1.  Open this notebook in the same RStudio session you're using to do
    work.

2.  Run the above chunks in order. You have now loaded the functions for
    use in your session.

3.  Get your output like this:

    `result <- helpAR([YOUR TABLE]$[PHONES COLUMN])`

`result` will be a vector with length and ordering equal to the input.
Replace the original phones column with it if you're feeling confident,
or add it as a new column to be cautious.

## Cleanup

Remove the translation tables:

```{r table-removing}
rm(arM, arC, arL, alt1, alt2, alt3, alt4, alt5, alt6, weird, loweird)
```

Clean the functions out of working memory:

```{r function-removing}
rm(savAR, parsAR, fixAR, sendAR, makAR, helpAR)
```

## Caveats

-   Requires that you feed it a vector in which every item is a *single*
    phoneme.
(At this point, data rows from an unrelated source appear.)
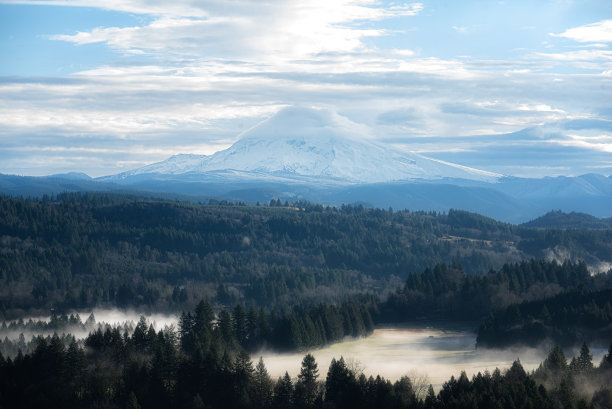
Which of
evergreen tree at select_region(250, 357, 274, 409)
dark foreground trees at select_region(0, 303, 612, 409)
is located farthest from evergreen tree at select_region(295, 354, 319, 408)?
evergreen tree at select_region(250, 357, 274, 409)

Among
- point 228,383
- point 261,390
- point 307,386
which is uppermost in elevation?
point 307,386

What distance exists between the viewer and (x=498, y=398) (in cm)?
6881

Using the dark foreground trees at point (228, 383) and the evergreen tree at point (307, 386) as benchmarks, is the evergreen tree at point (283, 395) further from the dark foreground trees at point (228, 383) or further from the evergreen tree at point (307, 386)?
the evergreen tree at point (307, 386)

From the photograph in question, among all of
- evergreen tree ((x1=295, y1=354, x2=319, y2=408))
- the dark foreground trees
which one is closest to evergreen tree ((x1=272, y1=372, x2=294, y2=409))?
the dark foreground trees

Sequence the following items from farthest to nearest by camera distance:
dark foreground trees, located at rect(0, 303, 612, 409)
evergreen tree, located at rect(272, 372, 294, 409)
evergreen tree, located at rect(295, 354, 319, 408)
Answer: evergreen tree, located at rect(295, 354, 319, 408) → evergreen tree, located at rect(272, 372, 294, 409) → dark foreground trees, located at rect(0, 303, 612, 409)

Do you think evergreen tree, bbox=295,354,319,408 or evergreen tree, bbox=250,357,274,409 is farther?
evergreen tree, bbox=250,357,274,409

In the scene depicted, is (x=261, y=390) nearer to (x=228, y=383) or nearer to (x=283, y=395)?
(x=283, y=395)

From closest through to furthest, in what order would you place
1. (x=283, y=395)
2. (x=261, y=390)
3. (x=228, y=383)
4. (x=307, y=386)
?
1. (x=283, y=395)
2. (x=307, y=386)
3. (x=261, y=390)
4. (x=228, y=383)

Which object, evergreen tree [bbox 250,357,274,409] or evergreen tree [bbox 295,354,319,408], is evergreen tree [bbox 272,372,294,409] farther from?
evergreen tree [bbox 250,357,274,409]

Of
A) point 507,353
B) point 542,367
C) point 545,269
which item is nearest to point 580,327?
point 507,353

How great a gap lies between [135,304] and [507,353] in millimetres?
108607

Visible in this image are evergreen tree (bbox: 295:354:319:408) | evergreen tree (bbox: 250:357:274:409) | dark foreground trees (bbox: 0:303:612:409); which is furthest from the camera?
evergreen tree (bbox: 250:357:274:409)

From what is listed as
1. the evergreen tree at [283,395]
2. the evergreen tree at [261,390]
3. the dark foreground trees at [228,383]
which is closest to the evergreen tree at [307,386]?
the dark foreground trees at [228,383]

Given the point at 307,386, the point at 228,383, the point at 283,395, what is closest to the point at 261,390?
the point at 283,395
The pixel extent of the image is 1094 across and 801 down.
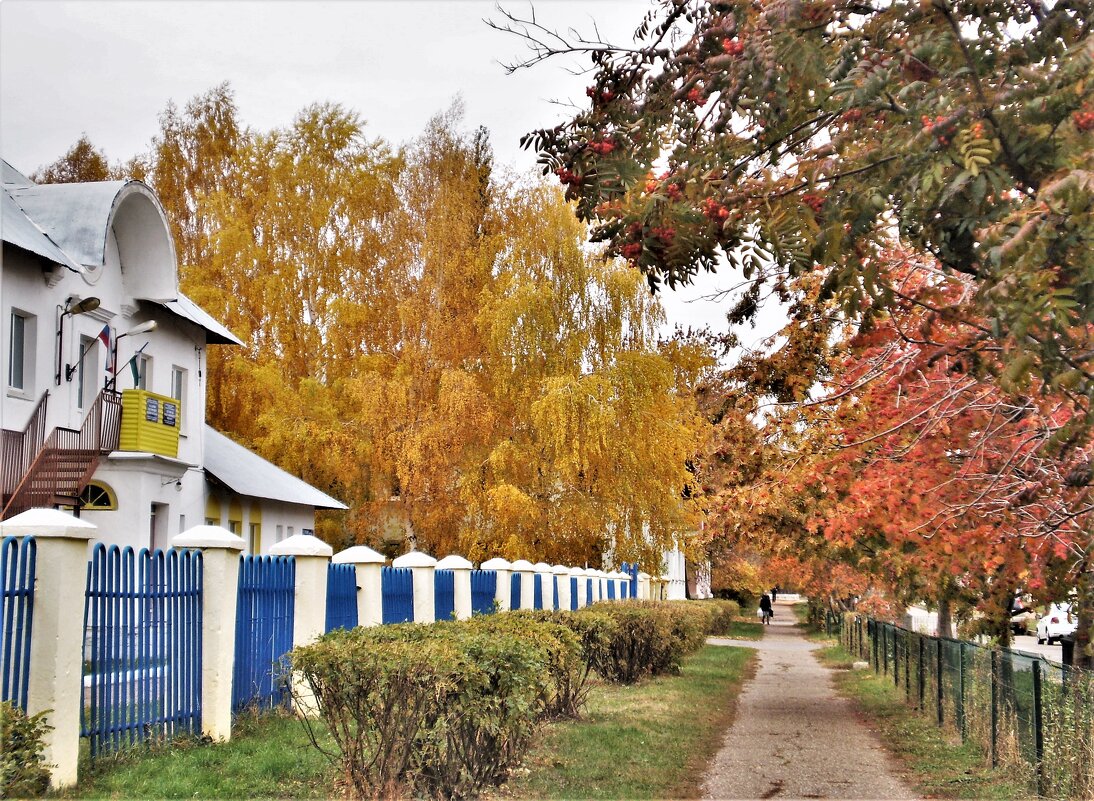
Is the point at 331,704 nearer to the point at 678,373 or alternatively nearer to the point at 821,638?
the point at 678,373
Giving a column of a tibble, table, or data.frame in which
    each cell is a phone will work fine.
-   Currently, *`helpAR`* a) disregards stress and b) only recognizes
    digits 0-2 for stress. (Stress is being handled with the `alt_`
    tables, so changing that should be fairly transparent copy and paste
    if you need that in your life.)
-   Doesn't have full TIMIT support yet ("ENG" is supported, no others);
    you'd want to add it to `weird` if you need it.
-   I'm not a phonologist. I am, specifically, a linguist who avoids
    phonology as much as I am able because I have neurological issues
    that prevent me from recognizing IPA. I have proofread the lists
    helpAR uses multiple times and *believe* all the IPA is assigned to
    the right ARPAbet and vice versa. [Tell me if they're not.](https://github.com/cyrusae/helpAR/issues)

## Attribution

If you use *`helpAR`* in your own work, you should be transparent about
that for two reasons:

1.  Any script you hand someone else that tries to call on it without
    context will mysteriously fail, which is at best embarrassing.
2.  It's licensed under LGPL and you shouldn't be a dick.

## Future

This will be a package eventually. I need to work out whether a) there
are any glaring kinks that didn't come up in my initial tests and b) it
could be faster in C++ first. (This appears to be unlikely. A Python port may also happen eventually, but is likely to be much slower due to language constraints.) As of 2022.04.29 it works when I test it but (as you can see) there are not example tests in this document yet.